でも、その後のジャズは、別にハード・バップの縮小再生産ばかりを繰り返していたわけではない(そういうのも多いけど)。僕は社会人になったあたりに、50〜60年代にハービー・ハンコックやウェイン・ショーターがやってたいわゆる『新主流派』からジャズに興味を持って、色々なジャズのアルバムを聴こうとしたのだが、世に出回っているジャズのディスク・ガイドとかジャズ論は大抵がハード・バップ中心主義な視点で貫かれていて、いまいち乗れなかったという経験がある。そもそも、本によってはハード・バップ以降のジャズがほとんど無かったもののような扱いになっている本もあって、個人的には少々不満が残った。
かなり長い前置きになってしまったが、そういう人間が初めて面白いと思えたジャズ本が本書だったのである。著者は、ハード・バップ期を「幸福な共同体」が実現された黄金時代と規定しつつ、その後のジャズがどのようにその果実を発展的に継承して行ったかをテキパキ整理していく。気負った文体は好みの分かれるところかもしれないが、この手の本としては、論旨は分かりやすい方だと思う。
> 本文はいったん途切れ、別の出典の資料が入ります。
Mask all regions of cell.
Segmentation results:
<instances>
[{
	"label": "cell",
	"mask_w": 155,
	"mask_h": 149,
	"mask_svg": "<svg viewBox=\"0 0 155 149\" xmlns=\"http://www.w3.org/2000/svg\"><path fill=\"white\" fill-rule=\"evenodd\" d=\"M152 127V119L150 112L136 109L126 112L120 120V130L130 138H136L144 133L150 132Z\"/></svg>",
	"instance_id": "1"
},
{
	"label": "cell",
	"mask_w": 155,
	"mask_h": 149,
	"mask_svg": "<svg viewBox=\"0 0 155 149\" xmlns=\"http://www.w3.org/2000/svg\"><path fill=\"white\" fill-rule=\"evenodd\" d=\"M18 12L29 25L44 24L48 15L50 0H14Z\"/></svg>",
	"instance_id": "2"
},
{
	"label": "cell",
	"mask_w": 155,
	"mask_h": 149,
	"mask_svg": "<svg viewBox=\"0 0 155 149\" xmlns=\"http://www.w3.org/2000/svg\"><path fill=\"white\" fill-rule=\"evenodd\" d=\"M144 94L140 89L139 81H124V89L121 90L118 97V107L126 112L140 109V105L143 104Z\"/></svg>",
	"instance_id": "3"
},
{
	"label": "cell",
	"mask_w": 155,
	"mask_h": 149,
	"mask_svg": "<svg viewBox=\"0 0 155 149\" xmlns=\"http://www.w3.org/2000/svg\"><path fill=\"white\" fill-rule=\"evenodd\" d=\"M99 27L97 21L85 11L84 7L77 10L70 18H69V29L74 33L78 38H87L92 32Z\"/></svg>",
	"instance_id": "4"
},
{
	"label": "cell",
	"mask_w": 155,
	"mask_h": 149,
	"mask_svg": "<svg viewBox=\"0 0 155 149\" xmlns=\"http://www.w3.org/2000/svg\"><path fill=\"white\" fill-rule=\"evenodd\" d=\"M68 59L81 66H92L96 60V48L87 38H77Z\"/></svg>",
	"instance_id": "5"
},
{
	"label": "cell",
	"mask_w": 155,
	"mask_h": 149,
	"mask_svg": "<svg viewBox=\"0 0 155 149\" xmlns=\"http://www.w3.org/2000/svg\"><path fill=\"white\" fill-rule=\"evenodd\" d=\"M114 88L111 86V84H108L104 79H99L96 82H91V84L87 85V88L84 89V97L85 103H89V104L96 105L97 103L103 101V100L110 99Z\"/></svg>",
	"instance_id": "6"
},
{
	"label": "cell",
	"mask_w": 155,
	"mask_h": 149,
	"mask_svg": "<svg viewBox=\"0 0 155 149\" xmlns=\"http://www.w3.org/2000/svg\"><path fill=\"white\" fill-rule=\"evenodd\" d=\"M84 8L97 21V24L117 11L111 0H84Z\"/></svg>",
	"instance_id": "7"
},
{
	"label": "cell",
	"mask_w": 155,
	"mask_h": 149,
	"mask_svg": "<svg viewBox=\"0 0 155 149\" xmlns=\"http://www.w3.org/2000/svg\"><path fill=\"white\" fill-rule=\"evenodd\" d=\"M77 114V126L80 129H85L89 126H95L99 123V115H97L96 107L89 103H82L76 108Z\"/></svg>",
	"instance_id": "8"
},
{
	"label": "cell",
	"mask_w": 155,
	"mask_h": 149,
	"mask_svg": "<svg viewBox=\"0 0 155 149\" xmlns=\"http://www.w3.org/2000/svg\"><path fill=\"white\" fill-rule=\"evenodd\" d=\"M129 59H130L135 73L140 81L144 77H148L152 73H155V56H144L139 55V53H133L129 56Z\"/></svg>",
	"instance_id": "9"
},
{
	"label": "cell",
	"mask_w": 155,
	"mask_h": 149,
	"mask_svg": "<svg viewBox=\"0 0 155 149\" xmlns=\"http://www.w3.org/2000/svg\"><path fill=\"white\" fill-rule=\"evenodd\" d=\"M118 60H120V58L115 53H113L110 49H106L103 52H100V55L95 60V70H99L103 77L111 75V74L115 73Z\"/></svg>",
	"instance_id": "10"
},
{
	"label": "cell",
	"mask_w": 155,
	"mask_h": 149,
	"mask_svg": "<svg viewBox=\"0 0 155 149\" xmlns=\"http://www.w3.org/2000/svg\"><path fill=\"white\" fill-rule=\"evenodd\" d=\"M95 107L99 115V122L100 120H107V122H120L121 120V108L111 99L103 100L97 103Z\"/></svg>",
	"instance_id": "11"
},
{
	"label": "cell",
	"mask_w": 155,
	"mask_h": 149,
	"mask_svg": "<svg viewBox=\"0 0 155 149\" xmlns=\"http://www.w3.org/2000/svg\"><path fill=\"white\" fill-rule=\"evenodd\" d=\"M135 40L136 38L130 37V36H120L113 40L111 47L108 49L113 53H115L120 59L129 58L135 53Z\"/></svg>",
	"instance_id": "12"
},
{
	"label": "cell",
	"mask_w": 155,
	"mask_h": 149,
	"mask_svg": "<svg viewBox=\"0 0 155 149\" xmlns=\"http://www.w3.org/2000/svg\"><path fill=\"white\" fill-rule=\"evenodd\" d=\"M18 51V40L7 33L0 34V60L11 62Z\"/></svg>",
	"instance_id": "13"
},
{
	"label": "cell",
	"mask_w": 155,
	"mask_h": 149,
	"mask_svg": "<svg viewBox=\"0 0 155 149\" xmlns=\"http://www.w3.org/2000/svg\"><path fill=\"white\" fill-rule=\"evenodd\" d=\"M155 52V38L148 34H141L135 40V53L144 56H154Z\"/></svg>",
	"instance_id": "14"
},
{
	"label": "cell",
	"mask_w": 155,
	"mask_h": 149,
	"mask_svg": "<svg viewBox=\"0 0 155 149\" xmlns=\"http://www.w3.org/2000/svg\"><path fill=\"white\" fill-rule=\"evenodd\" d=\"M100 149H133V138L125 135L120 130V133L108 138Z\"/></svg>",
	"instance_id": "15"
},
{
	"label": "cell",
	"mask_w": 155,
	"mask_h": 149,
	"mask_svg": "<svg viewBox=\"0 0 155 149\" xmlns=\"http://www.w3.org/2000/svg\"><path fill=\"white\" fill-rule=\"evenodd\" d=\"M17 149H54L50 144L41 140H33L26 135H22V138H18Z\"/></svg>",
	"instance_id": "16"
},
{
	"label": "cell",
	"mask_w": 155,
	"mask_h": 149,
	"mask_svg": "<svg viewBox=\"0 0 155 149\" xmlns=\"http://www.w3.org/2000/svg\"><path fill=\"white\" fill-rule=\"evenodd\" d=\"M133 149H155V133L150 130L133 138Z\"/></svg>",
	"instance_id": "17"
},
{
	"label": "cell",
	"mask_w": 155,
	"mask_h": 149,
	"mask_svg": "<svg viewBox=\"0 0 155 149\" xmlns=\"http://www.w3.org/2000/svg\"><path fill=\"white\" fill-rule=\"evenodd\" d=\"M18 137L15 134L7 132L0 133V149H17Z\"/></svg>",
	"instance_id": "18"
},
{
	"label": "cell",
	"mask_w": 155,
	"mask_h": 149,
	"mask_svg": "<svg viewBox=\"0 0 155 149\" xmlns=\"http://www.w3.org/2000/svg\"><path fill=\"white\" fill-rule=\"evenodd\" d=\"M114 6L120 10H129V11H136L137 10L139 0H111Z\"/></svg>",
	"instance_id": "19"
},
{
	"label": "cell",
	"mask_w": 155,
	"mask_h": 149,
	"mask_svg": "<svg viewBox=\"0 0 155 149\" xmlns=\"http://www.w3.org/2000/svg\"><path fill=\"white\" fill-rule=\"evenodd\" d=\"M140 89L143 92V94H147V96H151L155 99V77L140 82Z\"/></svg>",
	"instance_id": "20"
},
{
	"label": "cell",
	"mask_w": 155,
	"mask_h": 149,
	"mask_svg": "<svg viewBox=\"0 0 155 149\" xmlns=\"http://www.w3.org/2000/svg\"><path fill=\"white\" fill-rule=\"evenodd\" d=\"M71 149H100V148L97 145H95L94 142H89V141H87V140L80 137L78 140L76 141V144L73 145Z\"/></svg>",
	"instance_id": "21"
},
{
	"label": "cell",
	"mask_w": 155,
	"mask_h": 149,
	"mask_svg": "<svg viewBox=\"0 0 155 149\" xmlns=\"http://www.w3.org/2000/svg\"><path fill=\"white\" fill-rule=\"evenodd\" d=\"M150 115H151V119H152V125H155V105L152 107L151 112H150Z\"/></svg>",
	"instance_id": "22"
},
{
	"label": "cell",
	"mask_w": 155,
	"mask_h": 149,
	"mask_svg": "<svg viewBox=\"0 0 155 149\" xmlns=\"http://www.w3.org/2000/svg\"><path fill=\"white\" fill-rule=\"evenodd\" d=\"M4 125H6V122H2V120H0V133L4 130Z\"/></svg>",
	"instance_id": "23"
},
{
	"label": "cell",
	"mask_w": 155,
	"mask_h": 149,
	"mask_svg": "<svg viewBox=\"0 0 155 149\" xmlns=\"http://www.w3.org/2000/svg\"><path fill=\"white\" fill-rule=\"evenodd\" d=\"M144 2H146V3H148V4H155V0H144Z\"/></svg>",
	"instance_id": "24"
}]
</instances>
ざっとトピックを挙げていくと、「ファンキー・ジャズ/ソウル・ジャズ」「エリック・ドルフィー」「オーネット・コールマン/フリー・ジャズ」「新主流派」「クロスオーバー/フュージョン」「電化マイルス」「ウィントン・マルサリス」「ジョン・ゾーン」など、50年代〜90年代後半までの半世紀にわたるジャズの変遷が語られていく。トピックとともに関連作品も紹介されていて、ディスク・ガイドとしても使える一冊。実はまだ結構未聴の作品が多く、紹介されたアルバムを聴くたびに、またこの本に手を伸ばすことになりそう。ハード・バップ以降のジャズを系統立てしながら聴きたい、という人にはおススメです。
ただ、表紙にデカデカ書かれた英題、英語的にどうなんだろう。"For Tommorrow's Jazz"の方がいい気がするけど。